If you are an avid gamer who's interested in a career in video game design, but maybe you lack some of the programming experience, the DigiPen Institute of Technology might be a great place to start. The DigiPen program is an accredited, college-level program that teaches its students how to program and design for today's demanding video game applications. For more details on DigiPen's curriculum, please visit www.digipen.edu.

Please note: If you represent an established video game developer looking for information on getting your products licensed by Nintendo, please email us for assistance, by clicking here."


----------



## Leonn (May 2, 2013)

Ty, not what i ment, but answers my question, ty


----------



## Bacon Boy (May 2, 2013)

Nintendo doesn't accept suggestions. Most game companies don't. Nintendo knows that whatever they shovel out, their fans will buy. They have been listening lately, though. For example, we've gotten Xenoblade and Pandora's Tower.
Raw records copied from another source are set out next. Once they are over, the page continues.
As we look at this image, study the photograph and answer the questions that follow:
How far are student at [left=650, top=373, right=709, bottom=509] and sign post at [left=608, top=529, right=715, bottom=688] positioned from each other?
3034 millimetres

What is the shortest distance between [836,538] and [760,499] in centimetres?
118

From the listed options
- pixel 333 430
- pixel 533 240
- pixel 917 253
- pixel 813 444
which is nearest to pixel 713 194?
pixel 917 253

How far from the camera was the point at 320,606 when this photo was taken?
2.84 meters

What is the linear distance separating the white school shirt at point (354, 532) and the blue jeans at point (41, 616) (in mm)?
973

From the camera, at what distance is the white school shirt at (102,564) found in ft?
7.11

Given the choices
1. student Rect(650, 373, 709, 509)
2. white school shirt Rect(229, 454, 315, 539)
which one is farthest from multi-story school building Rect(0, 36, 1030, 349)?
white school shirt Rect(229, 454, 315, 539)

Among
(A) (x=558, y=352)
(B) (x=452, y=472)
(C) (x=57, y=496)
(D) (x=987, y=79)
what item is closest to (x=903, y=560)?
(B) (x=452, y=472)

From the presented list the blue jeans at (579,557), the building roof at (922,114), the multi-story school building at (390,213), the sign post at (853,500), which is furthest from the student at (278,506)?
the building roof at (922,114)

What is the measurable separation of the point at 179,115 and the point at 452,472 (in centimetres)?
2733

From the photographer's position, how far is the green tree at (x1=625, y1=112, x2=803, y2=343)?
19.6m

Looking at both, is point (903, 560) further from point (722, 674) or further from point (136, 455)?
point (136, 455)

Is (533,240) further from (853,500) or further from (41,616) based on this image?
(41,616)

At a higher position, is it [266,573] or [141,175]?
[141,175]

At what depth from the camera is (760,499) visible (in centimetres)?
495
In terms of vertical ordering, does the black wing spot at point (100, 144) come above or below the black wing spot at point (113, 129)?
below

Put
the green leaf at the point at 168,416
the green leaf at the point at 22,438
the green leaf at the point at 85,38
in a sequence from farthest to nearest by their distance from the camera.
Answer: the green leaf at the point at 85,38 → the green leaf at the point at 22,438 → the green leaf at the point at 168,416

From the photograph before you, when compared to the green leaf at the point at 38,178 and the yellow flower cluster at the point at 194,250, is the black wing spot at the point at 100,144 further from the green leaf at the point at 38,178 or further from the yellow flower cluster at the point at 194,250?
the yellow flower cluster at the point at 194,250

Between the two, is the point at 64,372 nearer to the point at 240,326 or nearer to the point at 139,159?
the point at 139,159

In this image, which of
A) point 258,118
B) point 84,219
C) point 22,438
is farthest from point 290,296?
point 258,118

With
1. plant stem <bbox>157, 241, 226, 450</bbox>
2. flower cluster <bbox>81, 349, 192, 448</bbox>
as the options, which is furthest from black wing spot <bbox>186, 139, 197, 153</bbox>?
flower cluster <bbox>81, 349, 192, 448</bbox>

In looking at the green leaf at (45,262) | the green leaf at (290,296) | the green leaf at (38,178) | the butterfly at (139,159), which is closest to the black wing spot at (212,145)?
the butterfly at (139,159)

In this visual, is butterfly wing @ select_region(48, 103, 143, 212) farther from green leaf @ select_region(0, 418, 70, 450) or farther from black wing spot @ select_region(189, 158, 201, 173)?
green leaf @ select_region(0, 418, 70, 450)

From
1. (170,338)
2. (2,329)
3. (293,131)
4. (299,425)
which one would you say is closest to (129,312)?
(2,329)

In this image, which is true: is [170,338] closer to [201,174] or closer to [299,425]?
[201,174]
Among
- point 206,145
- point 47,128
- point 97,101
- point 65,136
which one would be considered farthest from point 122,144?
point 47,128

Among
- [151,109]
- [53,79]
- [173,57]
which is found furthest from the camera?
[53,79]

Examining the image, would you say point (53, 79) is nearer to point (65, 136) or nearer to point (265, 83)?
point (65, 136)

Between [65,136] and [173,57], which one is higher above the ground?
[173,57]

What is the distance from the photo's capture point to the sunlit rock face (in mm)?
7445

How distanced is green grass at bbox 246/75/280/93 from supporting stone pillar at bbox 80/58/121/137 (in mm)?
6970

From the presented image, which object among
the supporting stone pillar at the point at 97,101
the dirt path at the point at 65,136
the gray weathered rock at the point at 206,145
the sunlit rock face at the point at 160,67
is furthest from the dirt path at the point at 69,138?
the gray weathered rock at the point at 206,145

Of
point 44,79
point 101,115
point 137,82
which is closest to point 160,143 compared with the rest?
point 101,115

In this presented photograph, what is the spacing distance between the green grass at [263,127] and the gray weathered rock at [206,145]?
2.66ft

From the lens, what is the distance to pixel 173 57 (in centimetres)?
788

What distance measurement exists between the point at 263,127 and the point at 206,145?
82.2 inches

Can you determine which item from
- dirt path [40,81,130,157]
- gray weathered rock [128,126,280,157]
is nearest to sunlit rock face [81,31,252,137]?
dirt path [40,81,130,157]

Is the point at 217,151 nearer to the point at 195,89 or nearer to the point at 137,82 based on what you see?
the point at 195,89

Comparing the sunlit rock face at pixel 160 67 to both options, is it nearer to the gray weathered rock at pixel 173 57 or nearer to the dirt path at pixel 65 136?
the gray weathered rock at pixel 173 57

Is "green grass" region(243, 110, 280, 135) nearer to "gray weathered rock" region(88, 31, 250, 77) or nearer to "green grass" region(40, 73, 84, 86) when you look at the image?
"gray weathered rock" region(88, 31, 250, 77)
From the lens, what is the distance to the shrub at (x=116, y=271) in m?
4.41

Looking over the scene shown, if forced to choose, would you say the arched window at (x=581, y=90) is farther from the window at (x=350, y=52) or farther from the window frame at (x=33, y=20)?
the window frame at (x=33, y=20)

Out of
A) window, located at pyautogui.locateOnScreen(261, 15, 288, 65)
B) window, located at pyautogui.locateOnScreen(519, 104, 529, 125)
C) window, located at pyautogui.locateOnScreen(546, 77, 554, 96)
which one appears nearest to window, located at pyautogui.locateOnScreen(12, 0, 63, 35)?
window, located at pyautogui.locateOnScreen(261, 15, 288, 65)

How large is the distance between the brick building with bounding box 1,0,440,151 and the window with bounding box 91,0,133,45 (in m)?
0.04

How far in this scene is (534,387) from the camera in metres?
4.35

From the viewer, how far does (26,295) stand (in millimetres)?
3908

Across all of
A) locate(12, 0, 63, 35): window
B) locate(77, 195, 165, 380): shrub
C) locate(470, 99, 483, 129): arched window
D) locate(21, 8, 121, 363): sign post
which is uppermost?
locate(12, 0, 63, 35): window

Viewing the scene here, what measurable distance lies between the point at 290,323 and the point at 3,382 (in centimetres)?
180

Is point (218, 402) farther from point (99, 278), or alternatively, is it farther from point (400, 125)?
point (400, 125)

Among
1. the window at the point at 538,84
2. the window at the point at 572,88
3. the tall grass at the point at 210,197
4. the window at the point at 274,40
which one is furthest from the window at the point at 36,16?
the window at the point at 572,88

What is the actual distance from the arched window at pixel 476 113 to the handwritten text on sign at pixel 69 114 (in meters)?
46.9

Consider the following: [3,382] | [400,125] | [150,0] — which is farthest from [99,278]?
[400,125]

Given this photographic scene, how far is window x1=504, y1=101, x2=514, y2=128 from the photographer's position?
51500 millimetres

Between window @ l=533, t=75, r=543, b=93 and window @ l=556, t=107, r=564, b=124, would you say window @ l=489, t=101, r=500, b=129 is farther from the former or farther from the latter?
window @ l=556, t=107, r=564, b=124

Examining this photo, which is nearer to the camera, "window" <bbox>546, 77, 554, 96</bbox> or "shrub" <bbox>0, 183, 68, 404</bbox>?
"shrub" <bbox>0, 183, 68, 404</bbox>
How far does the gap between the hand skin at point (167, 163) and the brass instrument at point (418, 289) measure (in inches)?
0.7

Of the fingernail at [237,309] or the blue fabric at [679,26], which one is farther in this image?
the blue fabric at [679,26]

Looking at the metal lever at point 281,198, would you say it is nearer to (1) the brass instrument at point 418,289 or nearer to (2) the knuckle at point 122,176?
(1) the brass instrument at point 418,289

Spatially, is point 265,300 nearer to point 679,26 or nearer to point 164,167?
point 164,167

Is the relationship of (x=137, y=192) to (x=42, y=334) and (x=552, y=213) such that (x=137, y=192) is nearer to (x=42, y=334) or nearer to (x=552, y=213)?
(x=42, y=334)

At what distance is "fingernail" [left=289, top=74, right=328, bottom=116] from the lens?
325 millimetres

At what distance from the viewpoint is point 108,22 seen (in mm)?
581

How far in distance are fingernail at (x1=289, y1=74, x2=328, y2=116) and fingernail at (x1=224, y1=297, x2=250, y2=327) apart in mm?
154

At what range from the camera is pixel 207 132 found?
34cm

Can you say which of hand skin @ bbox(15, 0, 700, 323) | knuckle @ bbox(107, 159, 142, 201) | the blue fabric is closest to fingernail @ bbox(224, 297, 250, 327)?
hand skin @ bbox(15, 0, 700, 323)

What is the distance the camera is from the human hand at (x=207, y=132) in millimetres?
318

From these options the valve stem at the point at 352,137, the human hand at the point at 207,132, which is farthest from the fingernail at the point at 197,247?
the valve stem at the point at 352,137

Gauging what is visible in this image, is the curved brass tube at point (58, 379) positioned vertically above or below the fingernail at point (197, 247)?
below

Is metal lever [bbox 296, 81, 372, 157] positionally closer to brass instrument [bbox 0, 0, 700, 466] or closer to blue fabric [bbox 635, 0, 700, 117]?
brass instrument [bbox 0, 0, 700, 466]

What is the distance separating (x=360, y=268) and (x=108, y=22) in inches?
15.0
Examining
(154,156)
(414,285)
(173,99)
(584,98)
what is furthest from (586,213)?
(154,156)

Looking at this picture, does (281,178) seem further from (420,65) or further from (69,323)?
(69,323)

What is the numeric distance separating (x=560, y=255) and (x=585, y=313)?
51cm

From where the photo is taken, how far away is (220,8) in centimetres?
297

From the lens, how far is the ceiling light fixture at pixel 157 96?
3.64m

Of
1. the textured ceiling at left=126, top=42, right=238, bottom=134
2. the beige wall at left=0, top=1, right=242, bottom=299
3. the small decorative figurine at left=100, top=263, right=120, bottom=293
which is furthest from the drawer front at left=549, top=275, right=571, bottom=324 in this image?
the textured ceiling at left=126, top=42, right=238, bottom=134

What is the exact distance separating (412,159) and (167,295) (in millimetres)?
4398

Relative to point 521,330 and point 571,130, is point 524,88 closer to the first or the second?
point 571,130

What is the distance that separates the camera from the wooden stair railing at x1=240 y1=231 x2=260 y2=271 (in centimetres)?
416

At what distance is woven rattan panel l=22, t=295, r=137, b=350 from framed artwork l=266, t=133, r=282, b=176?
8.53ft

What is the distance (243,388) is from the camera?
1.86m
That's about it, though.


----------



## Kaiaa (May 2, 2013)

Basically what Bacon Boy said. Nintendo does not take suggestions from their fans.


----------



## oath2order (May 2, 2013)

I am amused that your avatar is pointing at the title.

What was your suggestion?


----------



## Anna (May 2, 2013)

I wrote to Nintendo once after Wild World game out giving them suggestions for the next installment but they just wrote back saying they couldn't accept ideas but they did send me some demo games


----------



## Leonn (May 2, 2013)

Kaiaa said:


> Basically what Bacon Boy said. Nintendo does not take suggestions from their fans.


 I know, thus why i said ,"Ty, not what i ment, but answers my question, ty" not what i meant because i didn't want a college advertisement, but it answered my question, and i was gonna suggest some multiplayer options for animal crossing new leaf that could probably be implemented through a DLC


----------



## oath2order (May 2, 2013)

What options? I'm curious, please tell.


----------



## Bacon Boy (May 2, 2013)

I wasn't giving you an advertisement. That was from their FAQ on their website. If you have questions about Nintendo, I would suggest actually checking out their site.


----------



## Leonn (May 2, 2013)

Bacon Boy said:


> I wasn't giving you an advertisement. That was from their FAQ on their website. If you have questions about Nintendo, I would suggest actually checking out their site.



No need to get defensive, wasn't bashing you for it, and i didn't see it on their site.


And my suggestion would have been to add games like chess, checkers, connect 4,arm wrestling(rapidly pressing "a"), etc, that way the game would have good multiplayer functions.


----------